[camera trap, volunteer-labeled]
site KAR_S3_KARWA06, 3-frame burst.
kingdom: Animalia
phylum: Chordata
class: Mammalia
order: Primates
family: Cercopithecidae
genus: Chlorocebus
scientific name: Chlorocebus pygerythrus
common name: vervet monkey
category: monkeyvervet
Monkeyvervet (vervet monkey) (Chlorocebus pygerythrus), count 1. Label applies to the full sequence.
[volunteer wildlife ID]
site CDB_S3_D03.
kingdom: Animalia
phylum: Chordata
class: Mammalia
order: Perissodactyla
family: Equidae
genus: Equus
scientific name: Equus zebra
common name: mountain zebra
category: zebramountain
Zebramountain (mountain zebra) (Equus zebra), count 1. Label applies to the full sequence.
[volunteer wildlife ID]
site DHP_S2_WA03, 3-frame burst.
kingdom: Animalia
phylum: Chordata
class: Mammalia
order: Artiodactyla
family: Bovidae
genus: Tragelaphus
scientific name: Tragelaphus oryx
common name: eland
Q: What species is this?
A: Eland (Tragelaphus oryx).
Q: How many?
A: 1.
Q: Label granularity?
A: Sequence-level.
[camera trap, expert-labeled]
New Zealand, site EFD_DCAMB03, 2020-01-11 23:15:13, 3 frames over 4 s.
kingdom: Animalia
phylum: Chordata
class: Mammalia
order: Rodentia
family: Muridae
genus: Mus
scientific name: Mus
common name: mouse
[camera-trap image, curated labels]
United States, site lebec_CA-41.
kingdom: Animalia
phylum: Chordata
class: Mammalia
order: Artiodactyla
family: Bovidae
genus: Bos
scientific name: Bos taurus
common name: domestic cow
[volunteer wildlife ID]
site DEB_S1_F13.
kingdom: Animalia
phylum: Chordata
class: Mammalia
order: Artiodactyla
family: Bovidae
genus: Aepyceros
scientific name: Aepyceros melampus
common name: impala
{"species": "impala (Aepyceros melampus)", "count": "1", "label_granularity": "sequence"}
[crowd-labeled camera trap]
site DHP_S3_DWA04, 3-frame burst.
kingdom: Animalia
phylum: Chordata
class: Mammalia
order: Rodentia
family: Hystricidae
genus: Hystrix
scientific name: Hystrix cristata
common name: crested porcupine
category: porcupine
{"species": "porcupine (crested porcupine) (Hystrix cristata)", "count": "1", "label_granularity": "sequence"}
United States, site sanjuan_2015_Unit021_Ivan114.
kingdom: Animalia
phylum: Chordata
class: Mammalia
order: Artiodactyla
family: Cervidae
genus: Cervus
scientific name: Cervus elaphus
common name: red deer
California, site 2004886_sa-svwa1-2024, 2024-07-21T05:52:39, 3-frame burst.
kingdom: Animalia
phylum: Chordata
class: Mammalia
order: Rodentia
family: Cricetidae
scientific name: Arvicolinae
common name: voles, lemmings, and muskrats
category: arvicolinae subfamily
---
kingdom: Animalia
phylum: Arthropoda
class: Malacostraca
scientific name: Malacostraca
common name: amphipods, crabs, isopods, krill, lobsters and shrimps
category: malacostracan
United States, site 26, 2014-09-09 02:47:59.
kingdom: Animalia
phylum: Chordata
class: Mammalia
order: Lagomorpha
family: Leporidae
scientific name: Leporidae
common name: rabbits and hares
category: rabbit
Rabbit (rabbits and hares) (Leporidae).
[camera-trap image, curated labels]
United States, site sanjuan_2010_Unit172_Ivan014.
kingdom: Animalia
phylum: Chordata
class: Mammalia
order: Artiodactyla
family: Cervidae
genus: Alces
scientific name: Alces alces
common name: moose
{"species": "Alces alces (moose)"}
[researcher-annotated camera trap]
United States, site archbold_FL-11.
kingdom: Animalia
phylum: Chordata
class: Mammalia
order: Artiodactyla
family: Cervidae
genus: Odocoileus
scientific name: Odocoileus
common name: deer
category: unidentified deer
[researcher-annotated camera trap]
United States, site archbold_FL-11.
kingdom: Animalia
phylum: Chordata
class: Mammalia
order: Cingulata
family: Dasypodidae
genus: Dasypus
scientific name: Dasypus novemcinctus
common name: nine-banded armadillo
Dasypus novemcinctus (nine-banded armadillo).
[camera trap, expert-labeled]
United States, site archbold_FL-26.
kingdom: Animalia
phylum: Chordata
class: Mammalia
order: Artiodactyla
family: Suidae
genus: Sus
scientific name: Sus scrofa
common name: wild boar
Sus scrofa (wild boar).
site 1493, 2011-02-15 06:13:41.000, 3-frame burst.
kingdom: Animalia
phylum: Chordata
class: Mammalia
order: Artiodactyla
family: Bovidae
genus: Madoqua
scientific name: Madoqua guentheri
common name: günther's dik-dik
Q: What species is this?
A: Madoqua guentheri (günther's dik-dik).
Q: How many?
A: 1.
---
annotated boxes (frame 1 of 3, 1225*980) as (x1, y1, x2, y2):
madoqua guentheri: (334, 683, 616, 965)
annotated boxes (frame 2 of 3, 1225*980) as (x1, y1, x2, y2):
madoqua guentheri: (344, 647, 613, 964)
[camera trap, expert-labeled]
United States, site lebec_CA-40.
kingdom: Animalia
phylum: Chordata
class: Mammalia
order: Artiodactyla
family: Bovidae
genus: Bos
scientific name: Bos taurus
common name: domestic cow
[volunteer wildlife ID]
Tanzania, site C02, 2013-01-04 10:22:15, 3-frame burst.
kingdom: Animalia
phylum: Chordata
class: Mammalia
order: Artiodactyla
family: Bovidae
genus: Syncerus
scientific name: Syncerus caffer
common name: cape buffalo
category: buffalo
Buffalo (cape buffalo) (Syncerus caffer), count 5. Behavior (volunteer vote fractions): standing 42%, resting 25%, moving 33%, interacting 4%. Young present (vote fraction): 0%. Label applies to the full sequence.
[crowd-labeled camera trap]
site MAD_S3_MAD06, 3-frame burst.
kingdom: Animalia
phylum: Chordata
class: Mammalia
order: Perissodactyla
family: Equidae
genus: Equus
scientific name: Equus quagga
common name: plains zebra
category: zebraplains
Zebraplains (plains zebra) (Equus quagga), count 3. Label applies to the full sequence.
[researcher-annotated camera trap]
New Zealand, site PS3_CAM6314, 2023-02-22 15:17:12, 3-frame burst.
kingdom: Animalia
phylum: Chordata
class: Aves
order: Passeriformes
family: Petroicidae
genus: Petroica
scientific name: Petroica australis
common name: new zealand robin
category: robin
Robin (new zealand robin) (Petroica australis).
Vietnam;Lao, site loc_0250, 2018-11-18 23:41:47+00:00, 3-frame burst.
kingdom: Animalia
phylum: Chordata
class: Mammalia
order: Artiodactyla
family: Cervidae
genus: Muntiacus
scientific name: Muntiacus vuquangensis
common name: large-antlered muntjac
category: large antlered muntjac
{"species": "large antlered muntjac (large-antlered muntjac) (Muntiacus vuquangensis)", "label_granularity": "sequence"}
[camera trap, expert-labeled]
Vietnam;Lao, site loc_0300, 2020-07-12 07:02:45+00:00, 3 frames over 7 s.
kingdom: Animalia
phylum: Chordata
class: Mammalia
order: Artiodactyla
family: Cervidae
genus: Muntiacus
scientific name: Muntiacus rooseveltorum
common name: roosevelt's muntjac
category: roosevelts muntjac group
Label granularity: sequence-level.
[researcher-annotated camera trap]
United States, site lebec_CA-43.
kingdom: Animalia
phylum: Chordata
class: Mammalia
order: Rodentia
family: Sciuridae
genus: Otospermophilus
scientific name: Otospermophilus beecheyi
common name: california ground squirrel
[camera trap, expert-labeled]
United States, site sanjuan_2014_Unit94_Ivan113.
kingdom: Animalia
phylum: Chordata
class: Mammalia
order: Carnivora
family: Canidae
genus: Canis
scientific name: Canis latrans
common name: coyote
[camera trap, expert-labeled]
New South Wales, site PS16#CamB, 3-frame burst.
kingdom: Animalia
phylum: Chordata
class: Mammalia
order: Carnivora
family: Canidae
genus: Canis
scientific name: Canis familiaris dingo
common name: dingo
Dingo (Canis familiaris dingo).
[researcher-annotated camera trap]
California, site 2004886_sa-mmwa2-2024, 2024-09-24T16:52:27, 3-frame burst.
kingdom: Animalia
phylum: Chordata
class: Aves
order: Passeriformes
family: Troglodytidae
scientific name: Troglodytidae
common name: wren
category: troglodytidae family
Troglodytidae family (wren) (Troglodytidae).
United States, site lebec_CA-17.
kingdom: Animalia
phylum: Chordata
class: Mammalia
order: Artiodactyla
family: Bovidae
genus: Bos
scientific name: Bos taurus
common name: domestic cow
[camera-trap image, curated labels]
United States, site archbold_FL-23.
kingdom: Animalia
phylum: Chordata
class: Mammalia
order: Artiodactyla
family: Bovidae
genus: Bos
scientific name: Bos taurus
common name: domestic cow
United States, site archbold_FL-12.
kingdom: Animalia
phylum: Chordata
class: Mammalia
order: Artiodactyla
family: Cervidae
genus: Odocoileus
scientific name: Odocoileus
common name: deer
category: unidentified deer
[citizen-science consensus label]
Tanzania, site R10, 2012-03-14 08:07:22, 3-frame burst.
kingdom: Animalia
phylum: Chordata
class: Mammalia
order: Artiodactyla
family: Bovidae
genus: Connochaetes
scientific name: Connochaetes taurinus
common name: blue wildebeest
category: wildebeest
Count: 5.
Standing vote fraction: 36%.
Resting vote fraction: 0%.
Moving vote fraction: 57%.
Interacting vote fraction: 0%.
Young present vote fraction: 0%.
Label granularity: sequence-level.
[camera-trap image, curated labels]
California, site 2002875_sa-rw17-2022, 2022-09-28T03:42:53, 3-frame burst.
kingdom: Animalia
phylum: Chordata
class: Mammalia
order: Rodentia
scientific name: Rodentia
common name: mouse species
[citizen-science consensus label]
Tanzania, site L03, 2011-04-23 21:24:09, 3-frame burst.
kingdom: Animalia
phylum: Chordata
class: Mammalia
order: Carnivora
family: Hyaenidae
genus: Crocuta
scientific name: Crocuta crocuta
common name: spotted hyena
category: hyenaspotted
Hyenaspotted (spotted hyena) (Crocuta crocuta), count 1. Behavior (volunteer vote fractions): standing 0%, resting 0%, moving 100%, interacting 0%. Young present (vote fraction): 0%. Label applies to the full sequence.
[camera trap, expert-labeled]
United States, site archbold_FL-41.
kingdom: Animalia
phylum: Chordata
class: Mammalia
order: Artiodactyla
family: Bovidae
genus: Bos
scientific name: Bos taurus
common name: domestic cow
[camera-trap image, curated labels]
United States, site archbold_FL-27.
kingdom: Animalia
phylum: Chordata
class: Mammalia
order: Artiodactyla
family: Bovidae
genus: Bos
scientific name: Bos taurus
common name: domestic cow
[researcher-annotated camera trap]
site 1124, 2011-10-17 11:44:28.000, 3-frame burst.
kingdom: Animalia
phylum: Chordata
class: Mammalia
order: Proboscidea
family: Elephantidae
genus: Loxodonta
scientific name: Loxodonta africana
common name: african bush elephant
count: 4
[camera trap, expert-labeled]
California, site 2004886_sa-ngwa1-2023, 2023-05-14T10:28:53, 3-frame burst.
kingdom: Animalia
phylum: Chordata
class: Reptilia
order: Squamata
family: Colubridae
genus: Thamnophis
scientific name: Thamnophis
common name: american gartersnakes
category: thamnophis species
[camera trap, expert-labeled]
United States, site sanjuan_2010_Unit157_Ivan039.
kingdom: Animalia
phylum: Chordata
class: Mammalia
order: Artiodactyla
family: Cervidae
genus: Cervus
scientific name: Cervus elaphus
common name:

• • •

Directions for this task> Return all lines in the data that include the word "porcupine".

Solution to this exercise>
common name: crested porcupine
category: porcupine
{"species": "porcupine (crested porcupine) (Hystrix cristata)", "count": "1", "label_granularity": "sequence"}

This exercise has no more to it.